Concerning the above, later, in 1998, the Jamaican historian Ruppert Lewis noted in his ‘Walter Rodney's Intellectual and Political Thought’, that Rodney "belonged to the generation of postcolonial historians of Africa and the Caribbean who embarked on the project of writing the history of the regions affected by the Atlantic slave trade from the standpoint of those whose voices had been muted in the historical record. It was pioneering work and it was, as well, a pioneering time..."
In 1974, six years after being banned from returning to Jamaica, Rodney, then already propagating working-class unity of the Caribbean peoples, decided to return to his native Guyana.

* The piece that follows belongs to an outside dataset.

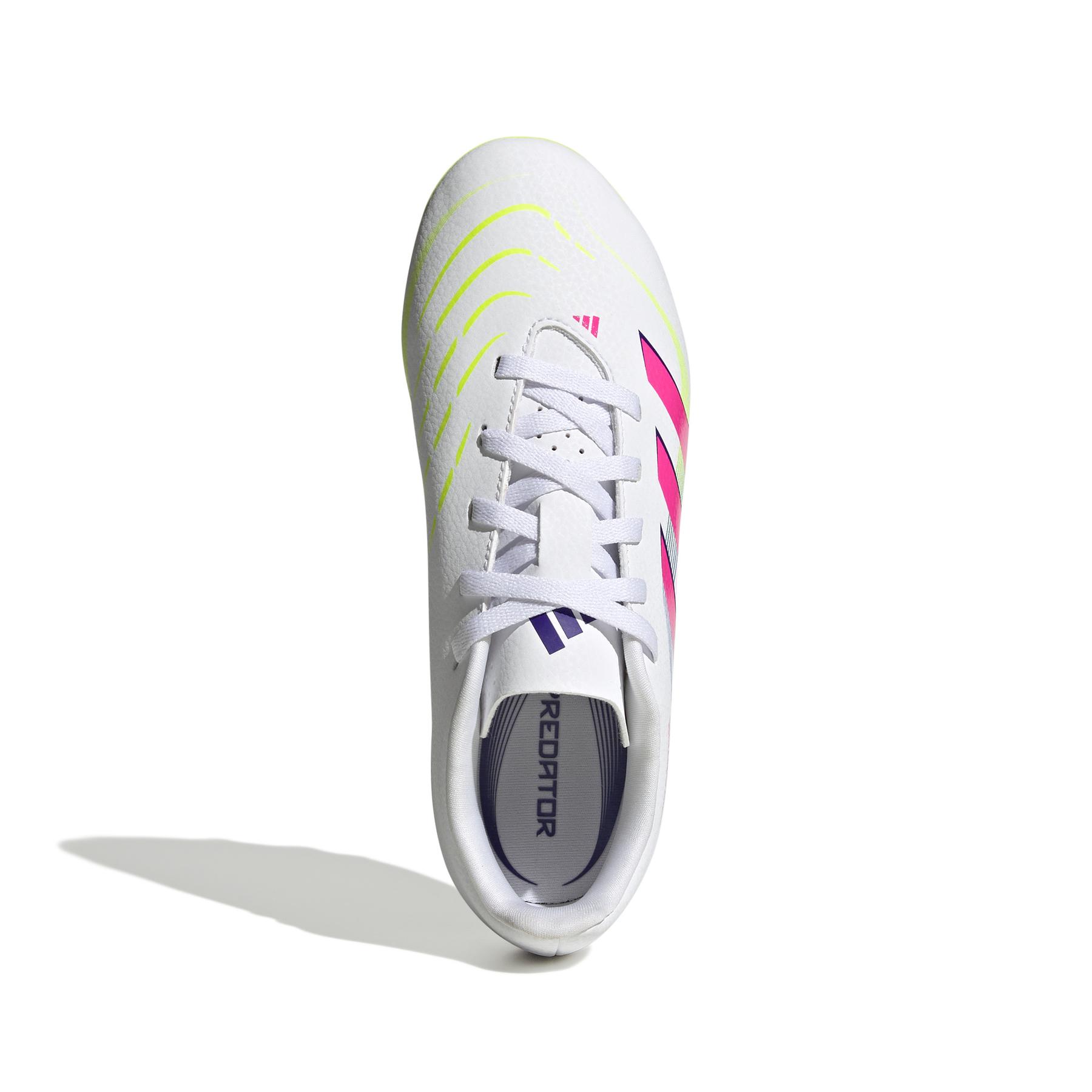 product/a/d/adidas_id3810_2_footwear_photography_top_portrait_view_white.jpg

Politically he organized his own "multi-racial" workers' political party, the WPA, as alternative to the then so-called existing "socialist" and "communist" trends.
This declaration of workers' class struggle, of going beyond capitalist reformist measures, beyond racism and bourgeois ideology, towards real, true socialist revolution, was too much for the USA, for the then already traditional neo-colonial bed-fellows, for Burnham and the CIA, who feared the coming into being of another Cuba in South America. What resulted thereafter Singh relates as follows:
"The year was 1979 and the Rodney-led 'anti-Burnham dictatorship' campaign was gaining momentum, across the country, particularly in Georgetown, where the crowds had started to dwarf those at public meetings of the ruling People's National Congress (PNC).
"Close colleagues of Rodney, among them two 'comrades' who had, at different periods, appeared as bodyguards, were shot to death in separate mysterious circumstances, with the police claiming self-defense against 'armed' men. Others were regularly beaten, harassed or forced out of employment, including the teaching and public services."
Finally, as mentioned above already, on the night of June 13, 1980, came the horrendous crime; "a bag delivered by GDF officer Gregory Smith contained the powerful bomb that blew Rodney apart, cutting his body in virtually two halves and injuring his younger brother Donald, who was sitting in the driver's seat of their parked car."
The CIA always makes sure that "Dead Men Tell No Tales!"
The Rodney assassin Smith needed to be asked, who were his superiors within the Guyanese military?
Who flew the helicopter that shipped him out of the city towards Surinam?
Unfortunately, today he is dead, and he is buried with his gruesome secrets.
Finally, in Guyana, I am happy to have known Walter Rodney praxico-theoretically, even more so, of having had the opportunity of working together with other important comrades like Cheddi Jagan, Perry Mars, Clive Thomas, Ruppert Roopnaraine, Eusi Kwayana, etc., in our arduous endeavors to further the permanent global socialist revolution of the 21st century.
For sure, officially, President Forbes Burnham, the then Guyanese version of an Orwellian Machiavelli, had declared me as a persona non grata in Guyana, but ever since the Guyanese peoples, inspired by the revolutionary aspirations of our friend and comrade Rodney, warmly present me with a permanent visa of courtesy, to fight for emancipation everywhere in their historic name.